→ TEXT SECTION:
# MIT rule VS Lyapunov design - Adaptive Control

I wonder what's the difference between MIT rule and Lyapunov design when it comes to adaptive control law?

As I get it, MIT rule is more like "transfer function"-based control system and Lyapunov design is more like "state space model"-based control system.

Before I asking my complete question, I just want to tell you that Adaptive system combines control law + system identification. You can build a very easy adaptive control system, or a much more difficult if you want. All depends on what you want to control.

I can write out the methods to do a adaptive control system with Lyapunov design.

1. Assume that we have a open loop state space model:

$$\dot{x} = Ax + Bx$$

1. We want to design our control law $L$ at

$$u = -L\hat{x} + r$$

Here we assume that $r$ is our reference variable.

1. One simply thing we can to is to create our control law by doing

$$\dot{\hat{x}} = S^{-1}xB^TPx, S = S^T > 0$$ $$u = -L\hat{x} + r$$

Where $S$ is a matrix. I don't know if the matrix $S$ need to be identical or something. Please correct me if I'm wrong.

→ REQUEST A: In the adaptive control post, what two things does an adaptive system combine?

→ INPUT:
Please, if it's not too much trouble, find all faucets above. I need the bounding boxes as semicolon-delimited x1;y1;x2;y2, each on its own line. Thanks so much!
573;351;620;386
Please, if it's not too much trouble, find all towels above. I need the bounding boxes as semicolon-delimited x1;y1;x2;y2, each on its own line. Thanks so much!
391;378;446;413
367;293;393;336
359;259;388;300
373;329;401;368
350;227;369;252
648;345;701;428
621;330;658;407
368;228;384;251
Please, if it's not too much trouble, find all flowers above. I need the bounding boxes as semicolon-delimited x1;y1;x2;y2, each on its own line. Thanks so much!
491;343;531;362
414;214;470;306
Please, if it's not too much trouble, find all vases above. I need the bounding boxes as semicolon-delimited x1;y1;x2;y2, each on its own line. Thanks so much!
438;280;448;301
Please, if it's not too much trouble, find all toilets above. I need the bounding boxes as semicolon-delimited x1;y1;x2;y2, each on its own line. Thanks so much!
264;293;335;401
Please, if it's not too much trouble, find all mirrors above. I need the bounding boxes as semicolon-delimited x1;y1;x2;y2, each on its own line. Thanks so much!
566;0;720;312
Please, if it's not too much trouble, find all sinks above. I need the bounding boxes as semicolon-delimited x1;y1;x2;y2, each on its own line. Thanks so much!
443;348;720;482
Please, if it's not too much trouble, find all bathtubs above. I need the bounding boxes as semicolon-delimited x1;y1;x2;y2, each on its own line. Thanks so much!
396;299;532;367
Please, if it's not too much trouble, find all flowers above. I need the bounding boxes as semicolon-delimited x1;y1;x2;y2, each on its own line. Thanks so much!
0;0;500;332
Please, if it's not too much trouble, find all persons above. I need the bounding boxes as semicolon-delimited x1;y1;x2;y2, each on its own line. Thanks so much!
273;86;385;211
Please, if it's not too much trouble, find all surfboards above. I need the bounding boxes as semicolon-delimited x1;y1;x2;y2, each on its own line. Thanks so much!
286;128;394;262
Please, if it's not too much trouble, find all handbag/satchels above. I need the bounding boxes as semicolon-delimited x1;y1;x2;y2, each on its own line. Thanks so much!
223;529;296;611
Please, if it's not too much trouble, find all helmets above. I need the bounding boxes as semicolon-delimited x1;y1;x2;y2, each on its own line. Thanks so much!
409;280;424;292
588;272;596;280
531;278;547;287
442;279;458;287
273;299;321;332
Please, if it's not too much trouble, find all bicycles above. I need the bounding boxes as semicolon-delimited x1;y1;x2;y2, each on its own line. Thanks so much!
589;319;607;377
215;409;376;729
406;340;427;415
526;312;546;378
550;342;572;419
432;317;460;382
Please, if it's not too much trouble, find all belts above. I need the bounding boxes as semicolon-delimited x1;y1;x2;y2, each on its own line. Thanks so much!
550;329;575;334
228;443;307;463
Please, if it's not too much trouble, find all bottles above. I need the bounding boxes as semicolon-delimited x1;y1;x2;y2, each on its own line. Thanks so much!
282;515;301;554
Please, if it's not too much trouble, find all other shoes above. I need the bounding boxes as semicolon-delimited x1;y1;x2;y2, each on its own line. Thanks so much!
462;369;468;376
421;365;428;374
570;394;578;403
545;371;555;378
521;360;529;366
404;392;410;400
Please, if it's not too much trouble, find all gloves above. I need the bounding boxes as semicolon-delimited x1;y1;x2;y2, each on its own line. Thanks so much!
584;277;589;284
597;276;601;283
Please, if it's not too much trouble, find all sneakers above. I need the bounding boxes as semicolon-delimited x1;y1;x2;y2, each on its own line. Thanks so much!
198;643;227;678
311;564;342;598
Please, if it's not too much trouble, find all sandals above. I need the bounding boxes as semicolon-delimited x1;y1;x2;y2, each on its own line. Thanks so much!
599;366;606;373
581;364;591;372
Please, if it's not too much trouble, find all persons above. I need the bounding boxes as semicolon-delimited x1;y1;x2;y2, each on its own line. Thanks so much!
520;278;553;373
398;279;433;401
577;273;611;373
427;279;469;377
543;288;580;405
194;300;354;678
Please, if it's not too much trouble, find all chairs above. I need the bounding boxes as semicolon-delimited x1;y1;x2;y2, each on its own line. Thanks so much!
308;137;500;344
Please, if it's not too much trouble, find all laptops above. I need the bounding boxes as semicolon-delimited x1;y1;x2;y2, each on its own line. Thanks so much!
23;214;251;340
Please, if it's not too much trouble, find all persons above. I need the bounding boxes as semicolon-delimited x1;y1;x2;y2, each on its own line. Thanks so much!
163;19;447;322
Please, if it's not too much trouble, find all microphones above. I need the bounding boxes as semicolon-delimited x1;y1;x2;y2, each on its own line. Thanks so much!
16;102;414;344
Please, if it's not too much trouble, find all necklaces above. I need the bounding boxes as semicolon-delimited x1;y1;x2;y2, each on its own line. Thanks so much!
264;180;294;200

→ REQUEST B: Please write out the records again, everything from the line containing "Please, if it's not too much trouble, find all surfboards" down through the line containing "282;515;301;554", with "bounding boxes" swapped for "box coordinates" and all else unchanged.

→ WORKED ANSWER A: A control law and system identification.

→ WORKED ANSWER B:
Please, if it's not too much trouble, find all surfboards above. I need the box coordinates as semicolon-delimited x1;y1;x2;y2, each on its own line. Thanks so much!
286;128;394;262
Please, if it's not too much trouble, find all handbag/satchels above. I need the box coordinates as semicolon-delimited x1;y1;x2;y2, each on its own line. Thanks so much!
223;529;296;611
Please, if it's not too much trouble, find all helmets above. I need the box coordinates as semicolon-delimited x1;y1;x2;y2, each on its own line. Thanks so much!
409;280;424;292
588;272;596;280
531;278;547;287
442;279;458;287
273;299;321;332
Please, if it's not too much trouble, find all bicycles above. I need the box coordinates as semicolon-delimited x1;y1;x2;y2, each on its own line. Thanks so much!
589;319;607;377
215;409;376;729
406;340;427;415
526;312;546;378
550;342;572;419
432;317;460;382
Please, if it's not too much trouble, find all belts above. I need the box coordinates as semicolon-delimited x1;y1;x2;y2, each on its own line. Thanks so much!
550;329;575;334
228;443;307;463
Please, if it's not too much trouble, find all bottles above. I need the box coordinates as semicolon-delimited x1;y1;x2;y2, each on its own line. Thanks so much!
282;515;301;554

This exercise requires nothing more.